Le groupe WPG de la Commission européenne, qui prépare les projets de question/réponse sur la directive 97/23/CE " Equipement sous pression ", a proposé la mise à jour de trois orientations préalablement acceptées :
l’orientation 1/45 précise l’exclusion 3.5 relative aux équipements destinés au fonctionnement de véhicules ; il est proposé d’en simplifier la question
l’orientation 7/2 explicite la notion d’organisme compétent pour la certification du système d’assurance qualité d’un producteur de matériau (CLAP 79) ; il est proposé d’ajouter une note basée sur la fiche CLAP 242, pour traiter du cas des organismes non établis dans la Communauté européenne, mais qui ont un accord de reconnaissance au travers du Forum d’Accréditation International ;
l’orientation 8/7 concerne la détermination de la pression maximale admissible (CLAP 94) ; une note est ajoutée pour préciser qu’il s’agit de la pression à l’intérieur de l‘enveloppe et non de la pression différentielle entre la pression atmosphérique et la pression absolue régnant dans l’équipement.
Deux projets de révision seront par ailleurs proposés à l’adoption du groupe plénier :
l’orientation 1/29 (CLAP 151) établissait la limite de l’exclusion 3.1 relative aux canalisations de transport, dans le cas où un poste de détente est situé à l’intérieur de l’enceinte d’une installation industrielle ; il est proposé de généraliser son interprétation ;
l’orientation 3/15 (CLAP 233) précisait que la catégorie à retenir pour les assemblages permanents entre les équipements d’un ensemble était la catégorie la plus élevée des deux équipements à assembler. Certains membres d’ORGALIME avaient fait remonter les difficultés que cette interprétation leur posait, en particulier dans le cas du soudage d’une tuyauterie sur un récipient de catégorie III ou IV. La nouvelle contribution d’ORGALIME qui propose que la catégorie soit déterminée au cas par cas, en tenant compte de l’interaction de l’assemblage sur l’intégrité des deux équipements, n’a pas été contestée. Elle se fonde sur le fait que, si la directive prévoit une procédure de conformité gloable des ensembles, elle ne fixe aucune catégorie pour les exigences essentielles liées à la fabrication.

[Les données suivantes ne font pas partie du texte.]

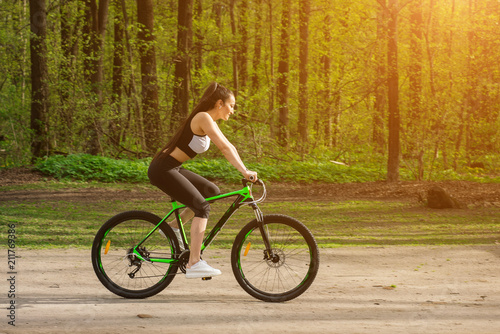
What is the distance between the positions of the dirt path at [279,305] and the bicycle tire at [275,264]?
0.48 ft

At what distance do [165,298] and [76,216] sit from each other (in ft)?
21.8

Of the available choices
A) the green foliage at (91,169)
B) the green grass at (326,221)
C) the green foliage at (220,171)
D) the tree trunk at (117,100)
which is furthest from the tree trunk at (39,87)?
the green grass at (326,221)

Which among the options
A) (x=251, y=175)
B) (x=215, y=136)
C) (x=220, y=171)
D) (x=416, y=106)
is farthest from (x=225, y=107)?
(x=416, y=106)

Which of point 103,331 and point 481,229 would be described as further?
point 481,229

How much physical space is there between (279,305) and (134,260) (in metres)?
1.40

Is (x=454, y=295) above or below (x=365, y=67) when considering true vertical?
below

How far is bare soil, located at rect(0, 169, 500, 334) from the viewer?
505 cm

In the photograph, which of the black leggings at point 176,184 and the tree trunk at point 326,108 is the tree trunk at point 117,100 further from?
the black leggings at point 176,184

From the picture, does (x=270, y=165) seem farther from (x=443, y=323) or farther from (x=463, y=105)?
(x=443, y=323)

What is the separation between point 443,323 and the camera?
5230 mm

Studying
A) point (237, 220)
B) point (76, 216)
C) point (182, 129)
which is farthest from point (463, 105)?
point (182, 129)

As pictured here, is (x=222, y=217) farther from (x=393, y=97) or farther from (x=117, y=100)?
(x=117, y=100)

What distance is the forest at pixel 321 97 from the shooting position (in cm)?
1852

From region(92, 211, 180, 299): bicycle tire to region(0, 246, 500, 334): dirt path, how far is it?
127 millimetres
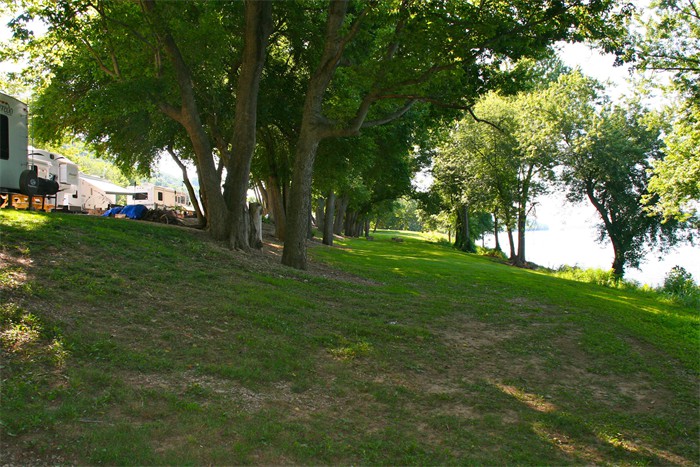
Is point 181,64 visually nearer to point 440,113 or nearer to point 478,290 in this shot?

Par ailleurs, la Commission européenne a donné des informations sur la réunion qui s’est tenue à Washington début mai avec des représentants du ministère du commerce américain. Cette réunion fait suite à des échanges de courrier qui ont eu lieu courant 2002/2003, initiés par les Américains, qui identifiaient de nouvelles barrières techniques aux échanges créées par la directive 97/23/CE. Cette réunion avait pour but de clarifier les perceptions des uns et des autres, et d’explorer les axes de négociation possibles. Elle a permis de bien expliquer comment fonctionne l’approche réglementaire dans les deux régions. Aux Etats-Unis, chaque état réglemente séparément, et presque tous rendent l’utilisation du code ASME obligatoire. Les Américains ne semblent pas rechercher une solution de reconnaissance mutuelle ASME-PED, mais seraient ouverts à des négociations bi-latérales au niveau de l’industrie. Une deuxième réunion est programmée fin septembre à Paris, à laquelle des représentants de l’industrie seront conviés (ASME et ORGALIME notamment) en plus des représentants des pouvoirs publics.